EGU26-14806, updated on 14 Mar 2026
https://doi.org/10.5194/egusphere-egu26-14806
EGU General Assembly 2026
© Author(s) 2026. This work is distributed under
the Creative Commons Attribution 4.0 License.
Oral | Wednesday, 06 May, 16:35–16:45 (CEST)
 
Room 1.31/32
Partitioning NEE Uncertainty Sources Using a FLUXCOM-X Ensemble
Qi Yang, Sophia Walther, Jacob Nelson, Gregory Duveiller, Zayd Hamdi, and Martin Jung
Qi Yang et al.
  • Max Planck Institute for Biogeochemistry, Department of Biogeochemical Integration, Jena, Germany (qiyang@bgc-jena.mpg.de)

Quantifying uncertainties in data-driven upscaling of biogenic carbon fluxes is essential for improving our understanding of global carbon cycle processes and for providing robust priors to atmospheric inversion systems. However, most existing global carbon flux products derived from data-driven approaches either provide no uncertainty assessments, or are limited to incomplete sources.

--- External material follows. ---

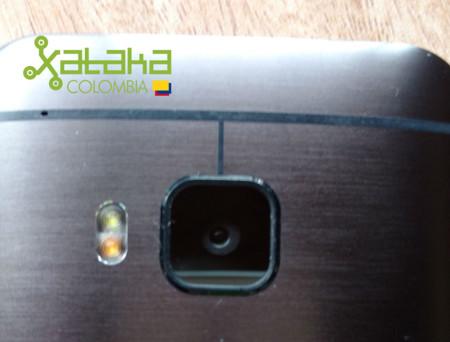 Camara One M9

In this study, we developed an ensemble of net ecosystem exchange (NEE) estimates within the FLUXCOM-X framework to systematically quantify uncertainty contributions from multiple sources across the entire carbon flux upscaling workflow. These sources include choices regarding eddy covariance (EC) measurement post-processing, meteorological forcing, predictor set, training data splitting, and machine-learning model. Specifically, we post-processed raw EC data using a Monte Carlo approach that randomly selects the friction velocity (u*) threshold for each site to quantify uncertainty related to the EC measurement. Meteorological uncertainty was represented using a 10-member, 3-hourly ERA5 ensemble. Predictor selection uncertainty was assessed by applying a hybrid genetic algorithm to select multiple “equally good” predictor combinations used to train predictor ensembles. In addition, uncertainties related to site representativeness and model structure were captured through alternative training data splits and by training machine-learning models (i.e., xGBoost, RF, and MLP) with different random seeds. As a result, a large ensemble of spatiotemporally explicit NEE estimates at hourly and 0.05 deg resolution was generated.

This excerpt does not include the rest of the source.